Shoot for a higher score

jeremyhouser-ms · jeremyhouser-ms · commit aa1c7dfdcf12 · 2025-06-25T19:55:22.000-05:00
diff --git a/articles/operator-nexus/troubleshoot-kubernetes-cluster-node-cordoned.md b/articles/operator-nexus/troubleshoot-kubernetes-cluster-node-cordoned.md
@@ -10,20 +10,22 @@ author: jeremyhouser-ms
 ---
 # Troubleshoot a KubernetesCluster with a node in NotReady,Scheduling Disabled state
 
-The purpose of this guide is to show how to troubleshoot a kubernetes cluster when some of it's nodes fail to uncordon, remaining in `Ready,SchedulingDisabled`
+The purpose of this guide is to show how to troubleshoot a KubernetesCluster when some of it's nodes fail to uncordon, remaining in `Ready,SchedulingDisabled`.
 
 ## Prerequisites
 
 - Ability to run kubectl commands against the KubernetesCluster
-- Familiarity with the capabilities referenced in this article by reviewing the [Baremetalmachine actions](howto-baremetal-functions.md).
+- Familiarity with the capabilities referenced in this article by reviewing the [Baremetalmachine actions](howto-baremetal-functions.md)
 
 ## Typical Cause
 
-During a runtime upgrade, before the BareMetalMachine is shutdown for reimaging, the machine lifecycle controller will cordon and attempt to drain the VirtualMachine resources which underpin the KubernetesCluster Nodes scheduled to that BareMetalMachine. Once the BareMetalMachine has been brought back up, the expectation is that VirtualMachines running on the host will reboot, reschedule to the BareMetalMachine, and then uncordon and become `Ready`. A race condition may occur in which the MachineLifecycleController fails to find the virt-launcher pods responsible for scheduling VirtualMachines to appropriate BareMetalMachines as they themselves have not yet been scheduled. Our hypothesis is that the virt-launcher's associated OS image pulling job has not yet completed when the MachineLifecycleController examines these virt-launcher pods during the uncordon action execution. This problem should appear only during uncordon actions, infrequently on small clusters but frequently for large clusters, as multiple concurrent image pulls will result in longer scheduling times.
+During a runtime upgrade, before a BareMetalMachine is shutdown for reimaging, the machine lifecycle controller will cordon and attempt to drain VirtualMachine resources scheduled to that BareMetalMachine. Once the BareMetalMachine has resolved the reimaging process, the expectation is that VirtualMachines running on the host will reschedule to the BareMetalMachine, and then uncordon and become `Ready`.
+
+However, a race condition may occur in which the MachineLifecycleController fails to find the virt-launcher pods responsible for scheduling VirtualMachines to appropriate BareMetalMachines.

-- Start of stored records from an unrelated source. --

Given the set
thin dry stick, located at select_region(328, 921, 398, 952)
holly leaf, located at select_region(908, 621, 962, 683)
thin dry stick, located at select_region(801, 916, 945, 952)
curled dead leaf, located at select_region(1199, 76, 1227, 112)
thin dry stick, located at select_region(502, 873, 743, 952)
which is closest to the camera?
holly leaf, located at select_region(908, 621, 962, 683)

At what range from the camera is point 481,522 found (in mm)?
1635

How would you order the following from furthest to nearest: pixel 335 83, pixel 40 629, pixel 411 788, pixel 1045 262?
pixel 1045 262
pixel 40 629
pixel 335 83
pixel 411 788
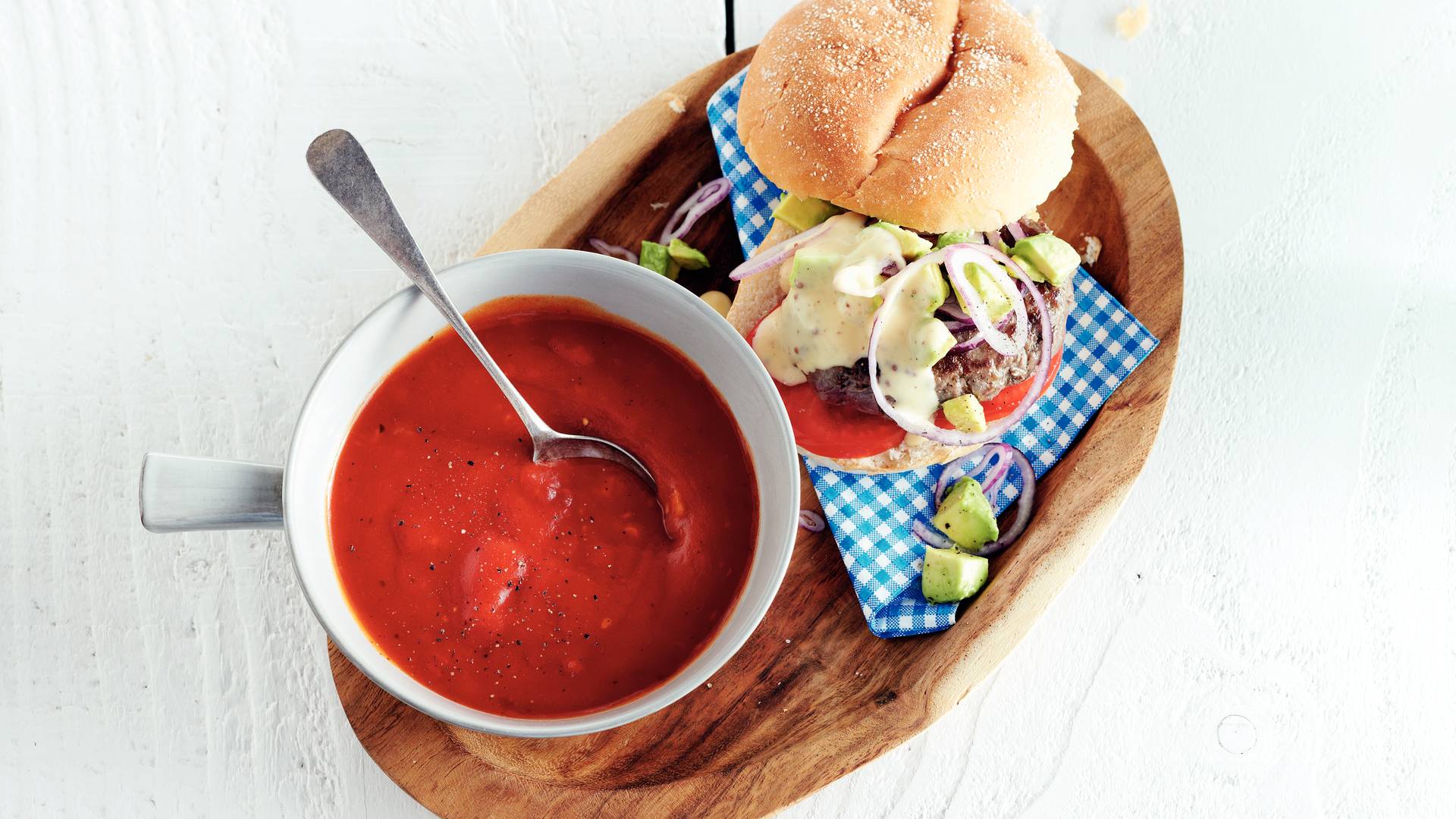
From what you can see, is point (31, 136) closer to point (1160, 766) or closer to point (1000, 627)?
point (1000, 627)

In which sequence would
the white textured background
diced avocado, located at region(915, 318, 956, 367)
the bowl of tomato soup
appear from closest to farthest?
1. the bowl of tomato soup
2. diced avocado, located at region(915, 318, 956, 367)
3. the white textured background

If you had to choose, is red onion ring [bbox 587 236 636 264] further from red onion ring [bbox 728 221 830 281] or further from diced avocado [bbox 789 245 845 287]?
diced avocado [bbox 789 245 845 287]

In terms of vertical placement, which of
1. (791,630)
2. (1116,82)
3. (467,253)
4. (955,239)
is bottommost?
(791,630)

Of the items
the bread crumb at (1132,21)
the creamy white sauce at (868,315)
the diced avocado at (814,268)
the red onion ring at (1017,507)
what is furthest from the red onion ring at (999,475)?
the bread crumb at (1132,21)

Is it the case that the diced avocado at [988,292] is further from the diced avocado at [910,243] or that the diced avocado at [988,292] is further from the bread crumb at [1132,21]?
the bread crumb at [1132,21]

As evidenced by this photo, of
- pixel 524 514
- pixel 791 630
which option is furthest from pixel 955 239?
pixel 524 514

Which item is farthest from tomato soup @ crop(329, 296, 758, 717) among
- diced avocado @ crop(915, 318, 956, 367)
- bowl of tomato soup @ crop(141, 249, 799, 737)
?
diced avocado @ crop(915, 318, 956, 367)

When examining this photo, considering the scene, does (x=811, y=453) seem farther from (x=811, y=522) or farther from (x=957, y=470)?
(x=957, y=470)
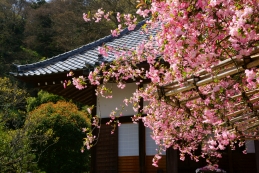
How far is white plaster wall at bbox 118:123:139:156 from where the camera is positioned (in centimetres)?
→ 662

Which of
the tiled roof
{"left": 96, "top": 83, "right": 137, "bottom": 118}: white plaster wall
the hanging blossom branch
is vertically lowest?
the hanging blossom branch

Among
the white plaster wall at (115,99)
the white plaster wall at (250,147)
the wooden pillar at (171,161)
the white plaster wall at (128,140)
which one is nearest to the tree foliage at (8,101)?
the white plaster wall at (115,99)

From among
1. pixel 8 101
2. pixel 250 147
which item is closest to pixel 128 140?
pixel 250 147

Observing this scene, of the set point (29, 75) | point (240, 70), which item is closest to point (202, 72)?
point (240, 70)

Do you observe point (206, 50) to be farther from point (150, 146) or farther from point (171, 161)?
point (150, 146)

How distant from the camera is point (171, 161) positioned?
610 cm

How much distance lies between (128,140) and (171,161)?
96 centimetres

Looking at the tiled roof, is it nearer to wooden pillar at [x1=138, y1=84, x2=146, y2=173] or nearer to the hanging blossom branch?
wooden pillar at [x1=138, y1=84, x2=146, y2=173]

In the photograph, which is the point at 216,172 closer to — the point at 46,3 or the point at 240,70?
the point at 240,70

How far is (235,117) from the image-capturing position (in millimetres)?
3445

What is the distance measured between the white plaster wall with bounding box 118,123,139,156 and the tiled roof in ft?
4.17

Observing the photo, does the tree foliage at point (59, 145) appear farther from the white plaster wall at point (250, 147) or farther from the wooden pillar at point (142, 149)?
the white plaster wall at point (250, 147)

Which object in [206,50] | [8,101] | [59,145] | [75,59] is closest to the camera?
[206,50]

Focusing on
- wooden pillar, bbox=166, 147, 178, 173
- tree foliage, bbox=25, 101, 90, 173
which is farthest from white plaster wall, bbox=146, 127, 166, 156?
tree foliage, bbox=25, 101, 90, 173
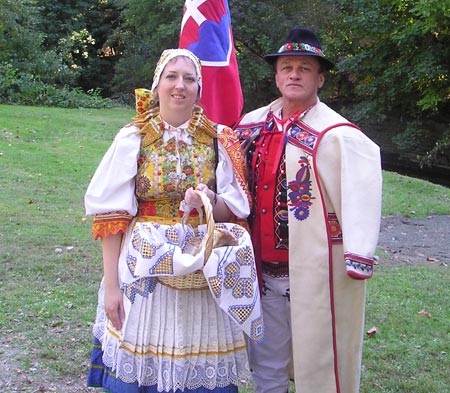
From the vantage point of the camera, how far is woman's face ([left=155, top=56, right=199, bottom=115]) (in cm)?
258

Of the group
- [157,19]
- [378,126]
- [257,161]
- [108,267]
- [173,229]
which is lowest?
[378,126]

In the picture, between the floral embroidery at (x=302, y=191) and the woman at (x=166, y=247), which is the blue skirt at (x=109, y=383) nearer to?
the woman at (x=166, y=247)

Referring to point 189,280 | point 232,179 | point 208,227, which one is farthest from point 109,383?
point 232,179

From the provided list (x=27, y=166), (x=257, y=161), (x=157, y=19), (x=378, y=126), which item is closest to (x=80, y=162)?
(x=27, y=166)

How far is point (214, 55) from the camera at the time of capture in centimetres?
336

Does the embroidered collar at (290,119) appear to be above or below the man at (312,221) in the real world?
above

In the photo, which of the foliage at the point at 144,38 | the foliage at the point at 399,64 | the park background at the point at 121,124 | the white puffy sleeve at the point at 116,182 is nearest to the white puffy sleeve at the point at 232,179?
the white puffy sleeve at the point at 116,182

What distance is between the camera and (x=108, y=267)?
2598 millimetres

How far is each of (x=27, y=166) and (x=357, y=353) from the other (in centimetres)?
762

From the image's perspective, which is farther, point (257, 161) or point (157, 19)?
point (157, 19)

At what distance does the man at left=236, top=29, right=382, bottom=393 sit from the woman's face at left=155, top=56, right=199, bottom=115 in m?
0.44

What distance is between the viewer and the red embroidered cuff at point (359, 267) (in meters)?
2.53

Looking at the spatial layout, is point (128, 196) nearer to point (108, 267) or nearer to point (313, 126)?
point (108, 267)

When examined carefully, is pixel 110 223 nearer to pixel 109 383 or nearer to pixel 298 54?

This is believed to be because the virt-launcher pod's OS image pulling job has not yet completed. Only after this image pulling process is complete will the pod be scheduled to a node upon which it will deploy the VirtualMachine. When the MachineLifecycleController examines these virt-launcher pods during the uncordon action execution, it cannot find which BMM it is tied to, and skips the resource.0 This problem should appear only during uncordon actions, infrequently on small clusters but frequently for large clusters, as multiple concurrent image pulls will result in longer scheduling times.
 
 ## Procedure
 
-This procedure may be performed at any time after the issue occurs to quickly resolve the fallout of the race condition. 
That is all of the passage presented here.